**EXCERPT PROVIDED**
** start **

# A or B



## iggentleman (Jan 11, 2012)

I wanted to get your opinion on the proper use group classification.

Golf course clubhouse

2006IBC, VA construction. Mixed use, non-separated.

Main level is a restaurant, retail and offices (A2, M, B)

Upper level is guest suites (R-1)

Lower level is mechanical, locker rooms, showers, sauna, a spa (4 massage room) and a fitness room.

The fitness room is A3 and the spa is B, but what use would you consider the locker, shower, sauna area to be? A or B?


----------



## Coug Dad (Jan 11, 2012)

sauna, shower, locker room:  over 50 persons A, under 50 persons b


----------



## cda (Jan 11, 2012)

Accessory to one of the main uses??


----------



## steveray (Jan 11, 2012)

Agree w/ CD.....should be an A....restaurant will probably not be accessory...JMHO


----------



## RLGA (Jan 11, 2012)

Coug Dad said:
			
		

> sauna, shower, locker room: over 50 persons A, under 50 persons b


Are those spaces "for the gathering of persons for purposes such as civic, social or religious functions; recreation, food or drink consumption or awaiting transportation"? I don't think they are.

Just because a space has an occupant load of 50 or more does not make it a Group A occupancy--you have to look at the other requirements for a Group A. If an office building has a large open office area over 5,000 sq. ft., then the occupant load of the open office is at least 50--does that make it a Group A? No.

I would classify them as Group B regardless of occupant load.


----------



## steveray (Jan 11, 2012)

Sorry...I was just thinking height and area calcs on most restrictive for unseperated uses by calling it an A.....Are you looking at occ load calcs for each space?   If that is the case I would use some common sense and not figure a shower at 5 net because it is a standing space.....but you could have a crowded locker room.....


----------



## north star (Jan 11, 2012)

** = **





> "Golf course clubhouse"


The "clubhouse" assignment would tend to have a social conotation /environment to me....."A" Occ. Group if over 50 occupants, ...agree

with Coug Dad!  

** = **


----------



## gbhammer (Jan 11, 2012)

** end **

Recorded data
** start **

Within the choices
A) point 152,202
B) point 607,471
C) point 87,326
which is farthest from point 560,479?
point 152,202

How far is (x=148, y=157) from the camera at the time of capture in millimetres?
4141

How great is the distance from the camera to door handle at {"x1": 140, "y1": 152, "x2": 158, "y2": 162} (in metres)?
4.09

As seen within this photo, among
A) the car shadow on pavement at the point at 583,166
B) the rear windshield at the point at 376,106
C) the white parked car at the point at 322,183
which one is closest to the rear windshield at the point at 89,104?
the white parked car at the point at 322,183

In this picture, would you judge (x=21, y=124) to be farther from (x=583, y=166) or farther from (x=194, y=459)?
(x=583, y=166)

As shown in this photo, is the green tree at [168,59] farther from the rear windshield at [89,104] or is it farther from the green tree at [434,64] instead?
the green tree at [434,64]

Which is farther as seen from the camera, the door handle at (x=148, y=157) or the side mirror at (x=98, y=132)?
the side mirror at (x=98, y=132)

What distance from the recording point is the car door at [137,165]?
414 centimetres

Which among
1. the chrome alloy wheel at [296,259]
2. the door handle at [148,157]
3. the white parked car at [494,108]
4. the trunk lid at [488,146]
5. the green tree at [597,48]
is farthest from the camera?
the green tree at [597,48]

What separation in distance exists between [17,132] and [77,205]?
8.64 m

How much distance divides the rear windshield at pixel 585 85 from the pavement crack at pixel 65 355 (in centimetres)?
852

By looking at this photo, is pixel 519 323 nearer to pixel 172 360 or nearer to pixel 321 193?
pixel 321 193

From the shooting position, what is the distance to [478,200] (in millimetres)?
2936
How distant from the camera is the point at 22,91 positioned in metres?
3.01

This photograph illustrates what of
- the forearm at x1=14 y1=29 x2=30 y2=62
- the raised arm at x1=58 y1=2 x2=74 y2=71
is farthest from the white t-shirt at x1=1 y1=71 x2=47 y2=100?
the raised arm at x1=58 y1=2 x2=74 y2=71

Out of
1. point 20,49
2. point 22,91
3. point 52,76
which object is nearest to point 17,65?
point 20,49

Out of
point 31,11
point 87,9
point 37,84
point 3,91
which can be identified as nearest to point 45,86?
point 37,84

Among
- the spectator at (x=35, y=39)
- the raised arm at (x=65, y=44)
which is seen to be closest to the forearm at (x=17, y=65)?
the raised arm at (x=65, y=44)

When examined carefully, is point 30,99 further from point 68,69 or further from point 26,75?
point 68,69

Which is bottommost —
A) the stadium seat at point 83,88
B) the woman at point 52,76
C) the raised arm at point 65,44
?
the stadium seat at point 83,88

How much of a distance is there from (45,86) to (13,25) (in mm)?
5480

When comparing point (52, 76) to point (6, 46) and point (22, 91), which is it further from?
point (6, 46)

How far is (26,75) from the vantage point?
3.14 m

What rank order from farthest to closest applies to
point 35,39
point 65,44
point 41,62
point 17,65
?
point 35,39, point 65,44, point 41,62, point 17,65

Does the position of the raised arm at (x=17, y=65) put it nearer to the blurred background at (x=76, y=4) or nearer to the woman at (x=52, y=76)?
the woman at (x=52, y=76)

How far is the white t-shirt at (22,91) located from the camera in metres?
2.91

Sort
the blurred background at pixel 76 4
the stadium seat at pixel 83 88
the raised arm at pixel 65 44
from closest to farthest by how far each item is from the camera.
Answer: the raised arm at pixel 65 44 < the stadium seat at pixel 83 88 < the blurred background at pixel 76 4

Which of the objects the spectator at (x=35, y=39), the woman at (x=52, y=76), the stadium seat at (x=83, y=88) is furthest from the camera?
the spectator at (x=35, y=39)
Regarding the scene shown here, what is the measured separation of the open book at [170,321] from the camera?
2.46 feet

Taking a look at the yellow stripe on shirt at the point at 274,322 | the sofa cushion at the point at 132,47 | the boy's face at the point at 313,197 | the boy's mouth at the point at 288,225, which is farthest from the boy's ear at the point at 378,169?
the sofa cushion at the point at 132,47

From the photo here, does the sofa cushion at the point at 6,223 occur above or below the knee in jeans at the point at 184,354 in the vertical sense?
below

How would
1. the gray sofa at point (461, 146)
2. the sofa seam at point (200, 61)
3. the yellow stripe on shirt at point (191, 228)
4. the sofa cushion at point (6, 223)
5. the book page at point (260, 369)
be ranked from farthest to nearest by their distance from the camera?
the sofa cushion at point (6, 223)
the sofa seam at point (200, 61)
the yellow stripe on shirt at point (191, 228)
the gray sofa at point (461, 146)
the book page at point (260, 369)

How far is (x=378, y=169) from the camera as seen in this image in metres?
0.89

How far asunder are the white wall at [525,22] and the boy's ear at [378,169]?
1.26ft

** end **
** start **

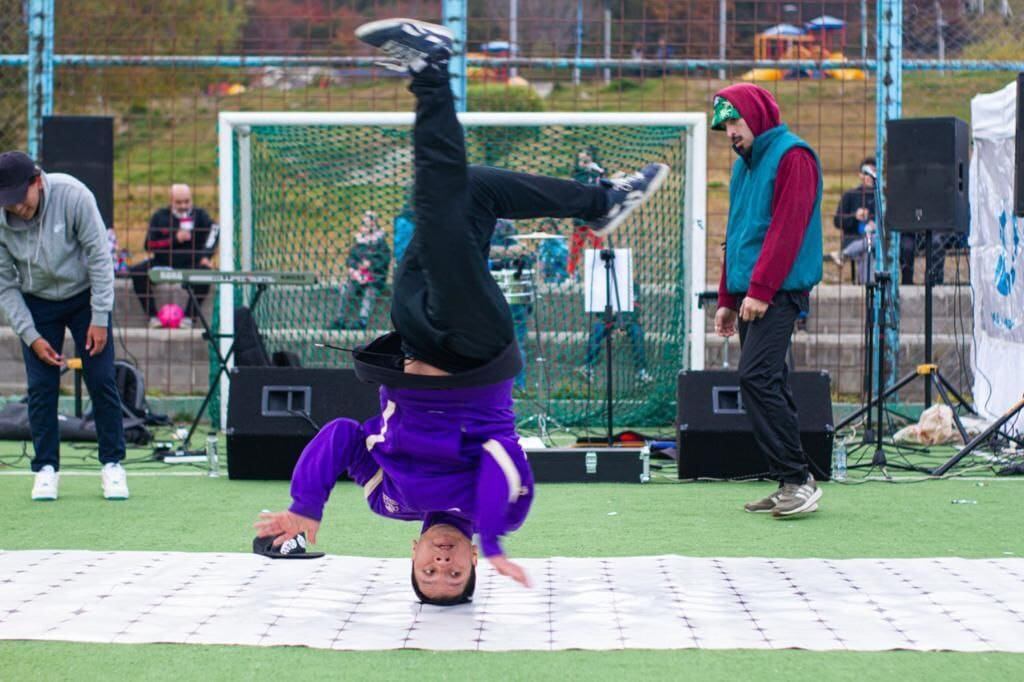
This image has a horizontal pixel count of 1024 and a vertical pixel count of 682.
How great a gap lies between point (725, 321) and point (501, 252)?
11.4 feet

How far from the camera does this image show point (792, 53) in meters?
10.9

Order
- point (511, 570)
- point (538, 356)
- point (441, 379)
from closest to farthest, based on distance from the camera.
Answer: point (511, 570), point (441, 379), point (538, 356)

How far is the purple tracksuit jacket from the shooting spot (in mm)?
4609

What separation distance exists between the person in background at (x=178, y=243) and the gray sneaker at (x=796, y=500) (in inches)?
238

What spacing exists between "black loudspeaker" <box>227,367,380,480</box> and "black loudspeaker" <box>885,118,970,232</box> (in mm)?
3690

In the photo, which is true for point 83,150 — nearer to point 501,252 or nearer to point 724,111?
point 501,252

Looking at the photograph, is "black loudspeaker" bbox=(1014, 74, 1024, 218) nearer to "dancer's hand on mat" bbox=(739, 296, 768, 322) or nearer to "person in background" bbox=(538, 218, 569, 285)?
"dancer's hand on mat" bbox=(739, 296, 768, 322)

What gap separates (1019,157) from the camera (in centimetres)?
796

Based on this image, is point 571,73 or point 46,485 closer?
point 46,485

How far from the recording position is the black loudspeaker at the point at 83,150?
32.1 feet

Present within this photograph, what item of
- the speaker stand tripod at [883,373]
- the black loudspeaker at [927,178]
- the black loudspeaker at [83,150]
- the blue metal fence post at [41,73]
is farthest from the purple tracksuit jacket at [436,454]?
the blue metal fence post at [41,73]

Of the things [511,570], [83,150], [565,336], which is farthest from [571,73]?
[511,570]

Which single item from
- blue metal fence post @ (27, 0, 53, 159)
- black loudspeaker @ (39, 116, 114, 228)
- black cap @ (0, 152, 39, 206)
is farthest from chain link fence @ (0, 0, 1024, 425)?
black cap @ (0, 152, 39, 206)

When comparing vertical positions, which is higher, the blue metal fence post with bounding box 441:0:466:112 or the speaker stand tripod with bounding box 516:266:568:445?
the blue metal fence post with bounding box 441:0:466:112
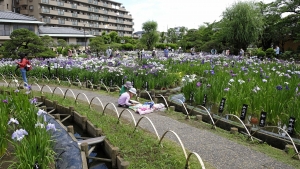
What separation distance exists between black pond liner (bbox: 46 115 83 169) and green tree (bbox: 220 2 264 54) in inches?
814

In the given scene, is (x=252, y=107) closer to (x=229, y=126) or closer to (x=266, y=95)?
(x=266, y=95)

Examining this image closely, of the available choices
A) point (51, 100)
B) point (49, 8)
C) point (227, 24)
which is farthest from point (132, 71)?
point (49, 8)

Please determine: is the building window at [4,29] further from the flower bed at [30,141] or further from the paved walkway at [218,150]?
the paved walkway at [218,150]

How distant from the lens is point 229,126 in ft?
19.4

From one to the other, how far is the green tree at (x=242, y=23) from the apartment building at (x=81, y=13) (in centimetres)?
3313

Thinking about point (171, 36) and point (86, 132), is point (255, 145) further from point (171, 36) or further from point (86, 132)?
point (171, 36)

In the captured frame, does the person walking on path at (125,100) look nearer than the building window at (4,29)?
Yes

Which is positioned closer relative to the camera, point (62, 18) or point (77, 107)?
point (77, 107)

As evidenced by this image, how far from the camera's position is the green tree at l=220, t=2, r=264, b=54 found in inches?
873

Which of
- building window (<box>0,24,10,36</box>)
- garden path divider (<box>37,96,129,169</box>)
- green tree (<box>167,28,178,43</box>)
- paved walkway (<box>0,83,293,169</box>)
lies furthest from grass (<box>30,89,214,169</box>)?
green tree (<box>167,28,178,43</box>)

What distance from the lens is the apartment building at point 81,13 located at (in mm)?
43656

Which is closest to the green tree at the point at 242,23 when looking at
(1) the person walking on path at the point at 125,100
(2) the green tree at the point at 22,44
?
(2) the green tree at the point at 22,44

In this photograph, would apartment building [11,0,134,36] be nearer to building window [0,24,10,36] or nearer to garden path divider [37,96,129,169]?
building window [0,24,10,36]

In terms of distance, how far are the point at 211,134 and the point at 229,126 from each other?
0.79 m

** end **

**REQUIRED ACTIONS**
(1) In two sentences, summarize the clubhouse occupancy thread.
(2) Answer these questions using the clubhouse occupancy thread:
(a) Which code edition and construction type apply to the clubhouse?
(b) What occupancy is assigned to the upper level?
(c) What size of open office area does RLGA cite in the example?
(3) Carry on the clubhouse occupancy thread from its last line.

**RESULTS IN ORDER**
(1) A poster asks how to classify the locker room, shower and sauna area on the lower level of a golf course clubhouse built to the 2006 IBC, where the fitness room is A3 and the spa is B. Coug Dad, steveray and north star favor Group A for that area when it serves more than 50 persons, while RLGA argues that an occupant load of 50 or more does not by itself make a space Group A and would classify the area as Group B regardless of occupant load.

(2)
(a) The 2006 IBC and VA construction.
(b) R-1 (guest suites).
(c) An open office area over 5,000 sq. ft.

(3)
The place is sprinkled because of the R1 so regardless of whether it is an A3 or B if it is near the unmodified heights and area limitations it matters little, just need to watch egress width.


----------



## RLGA (Jan 11, 2012)

north star said:
			
		

> ** = **The "clubhouse" assignment would tend to have a social conotation /
> 
> environment to me....."A" Occ. Group if over 50 occupants, ...agree
> 
> ...


With each occupancy group description it states "...the use of a building or structure, *or a portion thereof*..." Each part of a building needs to be analyzed for its intended use, and those spaces do not qualify as a Group A. I have no doubt that other portions of the building are Group A, but those in question are not.


----------



## gbhammer (Jan 11, 2012)

IMO the gym area would be an A3 not B use unless it meets the exception of 50 or less occ load.


----------



## north star (Jan 11, 2012)

*>*

iggentleman,

Does your "locker, shower, sauna areas" fall in to one of the 3 Exceptions

listed in Section 303 of the IBC [ `06 IBC here ]?

From the `06 IBC, Section 303, *Exceptions:*

*1.* A building or tenant space used for assembly purposes with an occupant

load of less than 50 persons shall be classified as a Group B occupancy.

*2.* A room or space used for assembly purposes with an occupant load of

less than 50 persons and accessory to another occupancy shall be

classified as a Group B occupancy or as part of that occupancy.

*3.* A room or space used for assembly purposes that is less than 750

square feet (70 m2) in area and is accessory to another occupancy

shall be classified as a Group B occupancy or as part of that

occupancy.

*<*


----------



## iggentleman (Jan 11, 2012)

The main uses of the building, office, restaurant and guest rooms (B, A2 and R1) are all on the upper levels.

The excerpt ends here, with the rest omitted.